Bleak and grey it had been, when he had visited it of old, in the late autumn; but now the character, the whole colour of the country was changed.
It was brilliant with the promise of summer, and the blue Atlantic, which in winter churned with its long crested waves so boisterously below the little white lighthouse, which warned mariners (alas!
so vainly), against the shark-like cruelty of the rocks, now danced and glittered in the sunshine, rippled with feline caresses round the hulls of the fishing-boats whose brown sails floated so idly in the faint air.

Above the village, on a grassy slope, whose green
was almost lurid, Francis Donne lay, for many silent hours, looking out at the placid sea, which could yet be so ferocious, at the low violet line of the Island of Groix, which alone interrupted the monotony of sky and ocean.

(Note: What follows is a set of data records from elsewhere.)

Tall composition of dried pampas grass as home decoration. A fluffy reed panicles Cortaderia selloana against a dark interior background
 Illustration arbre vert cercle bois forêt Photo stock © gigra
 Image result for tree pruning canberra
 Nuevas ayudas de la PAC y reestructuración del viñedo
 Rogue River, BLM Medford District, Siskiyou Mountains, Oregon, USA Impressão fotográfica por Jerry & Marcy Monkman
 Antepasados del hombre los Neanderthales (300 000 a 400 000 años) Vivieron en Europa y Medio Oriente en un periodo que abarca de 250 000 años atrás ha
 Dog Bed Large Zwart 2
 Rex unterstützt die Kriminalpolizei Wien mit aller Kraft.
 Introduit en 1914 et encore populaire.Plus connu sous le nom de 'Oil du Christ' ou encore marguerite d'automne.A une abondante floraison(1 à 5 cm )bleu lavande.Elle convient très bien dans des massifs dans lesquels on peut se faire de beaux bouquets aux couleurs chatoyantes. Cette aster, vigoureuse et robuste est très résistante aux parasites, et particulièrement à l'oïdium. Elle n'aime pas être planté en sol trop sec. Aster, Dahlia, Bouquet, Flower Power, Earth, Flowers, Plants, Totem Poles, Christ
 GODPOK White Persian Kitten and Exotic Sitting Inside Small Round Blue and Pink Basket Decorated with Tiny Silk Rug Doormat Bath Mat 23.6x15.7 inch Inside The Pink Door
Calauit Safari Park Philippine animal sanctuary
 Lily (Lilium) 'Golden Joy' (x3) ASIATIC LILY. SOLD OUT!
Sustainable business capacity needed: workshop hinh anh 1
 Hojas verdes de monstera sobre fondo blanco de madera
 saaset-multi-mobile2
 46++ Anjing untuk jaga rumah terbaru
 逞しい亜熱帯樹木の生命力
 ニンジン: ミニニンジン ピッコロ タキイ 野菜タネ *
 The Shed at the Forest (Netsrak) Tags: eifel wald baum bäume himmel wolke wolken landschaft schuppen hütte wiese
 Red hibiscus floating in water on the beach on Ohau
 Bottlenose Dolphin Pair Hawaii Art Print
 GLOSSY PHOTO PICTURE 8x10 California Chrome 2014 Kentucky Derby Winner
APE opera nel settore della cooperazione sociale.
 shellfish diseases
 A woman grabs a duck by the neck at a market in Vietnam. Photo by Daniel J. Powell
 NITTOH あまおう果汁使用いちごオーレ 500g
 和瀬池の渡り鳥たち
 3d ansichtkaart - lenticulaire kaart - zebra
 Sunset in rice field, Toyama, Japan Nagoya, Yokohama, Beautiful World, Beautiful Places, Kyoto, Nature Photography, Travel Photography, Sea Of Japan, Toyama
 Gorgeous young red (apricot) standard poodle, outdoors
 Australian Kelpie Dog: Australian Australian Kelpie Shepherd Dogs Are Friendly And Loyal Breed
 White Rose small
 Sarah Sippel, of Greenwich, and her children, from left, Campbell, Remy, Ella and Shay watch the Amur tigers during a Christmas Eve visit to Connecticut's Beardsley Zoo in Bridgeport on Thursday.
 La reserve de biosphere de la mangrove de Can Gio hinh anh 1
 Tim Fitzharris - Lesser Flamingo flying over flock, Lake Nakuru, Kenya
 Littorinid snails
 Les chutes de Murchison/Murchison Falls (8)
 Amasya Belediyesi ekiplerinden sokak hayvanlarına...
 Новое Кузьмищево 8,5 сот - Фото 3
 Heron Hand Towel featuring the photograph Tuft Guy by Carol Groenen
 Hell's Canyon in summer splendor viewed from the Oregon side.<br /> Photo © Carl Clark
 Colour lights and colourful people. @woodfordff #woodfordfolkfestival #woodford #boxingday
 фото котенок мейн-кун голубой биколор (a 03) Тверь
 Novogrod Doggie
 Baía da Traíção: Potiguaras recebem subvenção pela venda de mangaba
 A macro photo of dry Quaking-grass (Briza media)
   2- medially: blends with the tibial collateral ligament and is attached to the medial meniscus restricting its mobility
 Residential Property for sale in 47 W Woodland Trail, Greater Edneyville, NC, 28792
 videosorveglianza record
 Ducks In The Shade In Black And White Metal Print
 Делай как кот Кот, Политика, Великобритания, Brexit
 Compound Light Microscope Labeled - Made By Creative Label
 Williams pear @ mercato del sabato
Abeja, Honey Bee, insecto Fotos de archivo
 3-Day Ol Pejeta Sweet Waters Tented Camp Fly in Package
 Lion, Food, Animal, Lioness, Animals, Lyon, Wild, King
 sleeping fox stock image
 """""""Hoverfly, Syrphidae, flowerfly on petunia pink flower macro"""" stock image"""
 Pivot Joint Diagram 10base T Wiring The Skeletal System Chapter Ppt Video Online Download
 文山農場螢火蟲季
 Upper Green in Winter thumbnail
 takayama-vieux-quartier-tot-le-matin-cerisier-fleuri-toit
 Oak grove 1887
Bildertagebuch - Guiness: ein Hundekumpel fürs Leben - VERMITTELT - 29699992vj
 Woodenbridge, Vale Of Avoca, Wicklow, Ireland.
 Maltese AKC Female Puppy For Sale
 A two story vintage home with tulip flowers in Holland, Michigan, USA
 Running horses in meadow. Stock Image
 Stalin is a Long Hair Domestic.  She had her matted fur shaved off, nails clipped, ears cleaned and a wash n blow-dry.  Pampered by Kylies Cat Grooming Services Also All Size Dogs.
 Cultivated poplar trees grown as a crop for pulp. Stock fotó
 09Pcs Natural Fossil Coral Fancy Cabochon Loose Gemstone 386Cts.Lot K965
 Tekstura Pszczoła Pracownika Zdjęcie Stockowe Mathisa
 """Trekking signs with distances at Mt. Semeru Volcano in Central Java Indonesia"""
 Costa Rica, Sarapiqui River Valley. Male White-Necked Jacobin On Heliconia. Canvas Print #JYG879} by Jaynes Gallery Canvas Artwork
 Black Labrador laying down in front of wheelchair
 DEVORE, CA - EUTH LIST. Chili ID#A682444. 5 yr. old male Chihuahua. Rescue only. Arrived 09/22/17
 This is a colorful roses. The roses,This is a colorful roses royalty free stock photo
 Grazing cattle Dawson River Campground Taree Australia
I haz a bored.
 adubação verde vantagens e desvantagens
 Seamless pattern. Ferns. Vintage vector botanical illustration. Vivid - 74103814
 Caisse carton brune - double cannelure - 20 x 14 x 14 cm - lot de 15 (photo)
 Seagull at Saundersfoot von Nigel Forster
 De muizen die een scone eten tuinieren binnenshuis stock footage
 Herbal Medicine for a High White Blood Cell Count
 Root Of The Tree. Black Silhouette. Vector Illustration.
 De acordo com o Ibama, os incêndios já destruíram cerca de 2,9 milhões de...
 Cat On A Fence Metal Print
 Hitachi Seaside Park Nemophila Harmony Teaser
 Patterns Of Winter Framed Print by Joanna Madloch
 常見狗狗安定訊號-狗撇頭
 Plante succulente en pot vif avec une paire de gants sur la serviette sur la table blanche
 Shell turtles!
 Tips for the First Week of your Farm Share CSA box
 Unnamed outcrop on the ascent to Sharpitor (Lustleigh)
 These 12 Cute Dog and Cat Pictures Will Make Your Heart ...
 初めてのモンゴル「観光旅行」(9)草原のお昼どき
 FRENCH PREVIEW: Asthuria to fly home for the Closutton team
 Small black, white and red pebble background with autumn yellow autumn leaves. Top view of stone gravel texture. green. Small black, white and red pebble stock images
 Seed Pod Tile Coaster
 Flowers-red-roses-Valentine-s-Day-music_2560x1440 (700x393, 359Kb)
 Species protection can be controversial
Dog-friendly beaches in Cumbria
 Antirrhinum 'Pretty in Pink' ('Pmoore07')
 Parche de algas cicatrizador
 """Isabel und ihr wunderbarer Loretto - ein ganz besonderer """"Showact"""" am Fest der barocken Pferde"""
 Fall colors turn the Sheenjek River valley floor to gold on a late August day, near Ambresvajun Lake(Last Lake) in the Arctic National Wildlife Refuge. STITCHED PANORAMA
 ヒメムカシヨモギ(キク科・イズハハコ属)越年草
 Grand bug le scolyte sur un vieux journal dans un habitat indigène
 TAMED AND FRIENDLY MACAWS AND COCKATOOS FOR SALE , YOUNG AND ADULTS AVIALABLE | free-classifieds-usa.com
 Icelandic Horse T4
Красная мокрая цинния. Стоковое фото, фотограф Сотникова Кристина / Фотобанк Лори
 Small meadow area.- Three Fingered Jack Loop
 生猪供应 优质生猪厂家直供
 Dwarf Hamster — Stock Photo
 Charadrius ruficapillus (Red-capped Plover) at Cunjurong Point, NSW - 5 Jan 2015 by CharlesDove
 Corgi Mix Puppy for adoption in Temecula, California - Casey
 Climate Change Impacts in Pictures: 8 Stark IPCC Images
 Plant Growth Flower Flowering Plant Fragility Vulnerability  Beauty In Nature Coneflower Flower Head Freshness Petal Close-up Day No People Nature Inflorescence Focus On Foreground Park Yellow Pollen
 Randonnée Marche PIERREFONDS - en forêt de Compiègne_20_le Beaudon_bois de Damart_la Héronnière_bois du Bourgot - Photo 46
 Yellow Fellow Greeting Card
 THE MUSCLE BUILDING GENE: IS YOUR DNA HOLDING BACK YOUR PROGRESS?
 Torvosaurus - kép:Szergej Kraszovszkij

He had brought many books with him but he read in them rarely; and when physical pain gave him a respite for thought, he thought almost of nothing.
His thought was for a long time a lethargy and a blank.

Now and again he spoke with some of the inhabitants.
They were a poor and hardy, but a kindly race: fishers and the wives of fishers, whose children would grow up and become fishermen and the wives of fishermen in their turn.
Most of them had wrestled with death; it was always so near to them that hardly one of them feared it; they were fatalists, with the grim and resigned fatalism of the poor, of the poor who live with the treachery of the sea.

Francis Donne visited the little cemetery, and counted the innumerable crosses which testified to the havoc which the sea had wrought.
Some of the graves were nameless; holding the bodies of strange seamen which the waves had tossed ashore.

“And in a little time I shall lie here,” he said to himself; “and here as well as elsewhere,” he added with a shrug, assuming, and, for once, almost sincerely, the stoicism of his surroundings, “and as lief to-day as tomorrow.”

On the whole, the days were placid; there were even moments when, as though he had actually drunk in renewed vigour from that salt sea air, the creative force of the sun, he was tempted to doubt his grievous knowledge, to make fresh plans for life.
But these were fleeting moments, and the reaction from them was terrible.
Each day his hold on life was visibly more slender, and the people of the village saw, with a rough
sympathy, which did not offend him, allowed him to perceive that they saw, the rapid growth and the inevitableness of his end.